A dummy book, according to museum curator Dan Chudzinski, is a slang term in the industry for the preliminary draft of a book that an artist prepares, usually to show to an editor or publisher.
“These are not created with the intention of the public seeing them,” he said.
However, the University of Findlay’s Mazza Museum has permission to display its dummy books.
“They were gifted to us with the understanding that they could be used to help illustrate the picture book development process,” Chudzinski said.
These books are special because they were the first spark of inspiration behind a book. However, not all of them became published books. Money is usually the driving force behind that decision, Chudzinski explained.
The exhibit, “Art for Dummies,” can be found in the Wilson Gallery. This is the first time these 19 dummy books have been made public.
Visitors will see a picture from the original dummy book in a shadow box alongside the finished piece that was used for publication. Chudzinski has also scanned each page of the dummy books which can be seen in a folder beneath the art. And in cases where an actual book was published, the book is on display, too.
Works by Blair Lent and Steven Kellogg are among those featured.
Lent created two dummy books for a proposed book called “Elephant House.” Even though Lent is a Caldecott Medal winner, the book was never published, Chudzinski said.
“You’re seeing something that obviously this artist put a lot of time and a lot of thought into,” he said. “He did two dummy books for it, and it never saw the light of day. If you want to see that book, this is the only place you can see it.”
There are three of Kellogg’s dummy books in the exhibit, each representing a different period of his career. Chudzinski said Kellogg put a lot of time and effort into his early dummy books because he had to “sell himself” to the editors and publishers.
That process changes toward the end of the illustrator’s career when he’s published over 100 books, he said. “Kellogg can do a very loose, scribbled dummy book that doesn’t have to be in color. He’s not as much of a gamble. The publishers know he’s a successful seller.”
Two of the earliest dummy books in the museum’s collection — “Rumpelstiltskin” and “Tommy Turtle and the Little Red School” — are also on display. These were created by Edward McCandlish, an illustrator, cartoonist and writer of children’s books.
“A lot of the dummy books were in the collection before I came to the museum, so I had limited information as to what they were and why we have them,” Chudzinski said. “And I don’t know why some of these never were published.”
“Rumpelstiltskin” is interesting, he said, because it cuts off in the middle of the story. “So I don’t know why it would be abandoned.”
The Tommy the Turtle book was very developed, Chudzinski noted. Visitors can read the entire manuscript in the scanned dummy book.
“Edward McCandlish had an interesting life story that I’ve only had a bit of time to explore,” Chudzinski said. “But he did have seven daughters and his nickname for them was the ‘Bunny Tots.’ And he did a whole series of the ‘Bunny Tots’ that were based on his seven daughters.”

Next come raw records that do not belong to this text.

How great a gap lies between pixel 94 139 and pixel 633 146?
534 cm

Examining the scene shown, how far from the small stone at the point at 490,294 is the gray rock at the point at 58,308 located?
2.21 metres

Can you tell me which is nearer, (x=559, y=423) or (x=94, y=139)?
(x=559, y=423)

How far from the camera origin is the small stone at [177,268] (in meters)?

Chudzinski said “The Hit of the Party,” by Aliki Brandenberg, offers one of the most important lessons in the exhibit.
“When Aliki and her husband created the book in 1984, she envisioned the family in the book. They were inspired by a family she knew that was multiracial. There’s multiethnicity in the family, and she illustrated the first version with that family,” he said.

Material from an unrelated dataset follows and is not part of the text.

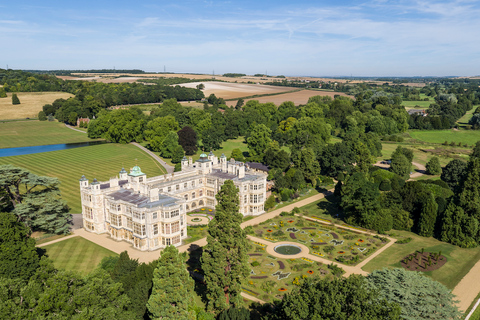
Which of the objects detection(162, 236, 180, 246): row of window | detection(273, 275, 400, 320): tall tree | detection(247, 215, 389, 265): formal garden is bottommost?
detection(247, 215, 389, 265): formal garden

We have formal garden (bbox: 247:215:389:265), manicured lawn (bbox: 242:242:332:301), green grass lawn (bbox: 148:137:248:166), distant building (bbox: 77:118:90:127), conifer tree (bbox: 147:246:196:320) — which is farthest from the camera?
distant building (bbox: 77:118:90:127)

However, the publisher told her the book would sell better if it featured a white family.
“So she redrew the entire book. And the version that the world knows is the version with the white family,” Chudzinski said. “This is the only time that people are getting to see this (dummy book), and it’s the first time it’s been out.”

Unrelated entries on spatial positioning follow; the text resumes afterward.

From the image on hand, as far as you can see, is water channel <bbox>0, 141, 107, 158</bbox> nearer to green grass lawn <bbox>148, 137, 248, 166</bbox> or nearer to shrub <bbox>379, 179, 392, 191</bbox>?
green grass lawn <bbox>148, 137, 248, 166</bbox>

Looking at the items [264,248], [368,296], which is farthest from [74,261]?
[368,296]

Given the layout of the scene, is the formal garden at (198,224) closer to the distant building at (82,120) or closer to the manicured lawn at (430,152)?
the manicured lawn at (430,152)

“You would never get away with that comment today,” he added.
Another dummy book displayed is called “Zoo Day,” by Lizzy Rockwell. She heard that Mazza had opened a new gallery space at the ProMedica Museum of Natural History at the Toledo Zoo and was looking for zoo-related artwork. That dummy book still includes all of the editor’s notes, Chudzinski said.
Visitors can also see changes made in Nancy Carlson’s book, “Think Big!”
“She did the entire dummy book, and I believe his name was Henry the Mouse who was the main character. And by the time the book is published, he’d become Vinnie the Frog,” Chudzinski said. “And I have no explanation, but she redrew the entire book with a frog as the main character as opposed to a mouse.”
Part of the reason for the display is to bring out some of the more unusual pieces in the museum’s collection. With nearly 15,000 works, the museum is only able to display about 2% at any given time, Chudzinski said.
“I’m always trying to come up with creative new ways to show things,” he said. “These are pieces that just don’t get out very much.”
Many of the dummy books are also quite delicate, as the artists often used the cheapest materials they had on hand. As a result, these handmade books are becoming increasingly rare, Chudzinski said.
“Most things are now done digitally, which makes a lot of sense because it’s faster and easier to edit,” he said. “So these have become antiquated as a medium, and that makes them even more precious and even more rare.”
The exhibit will be on display for about two years.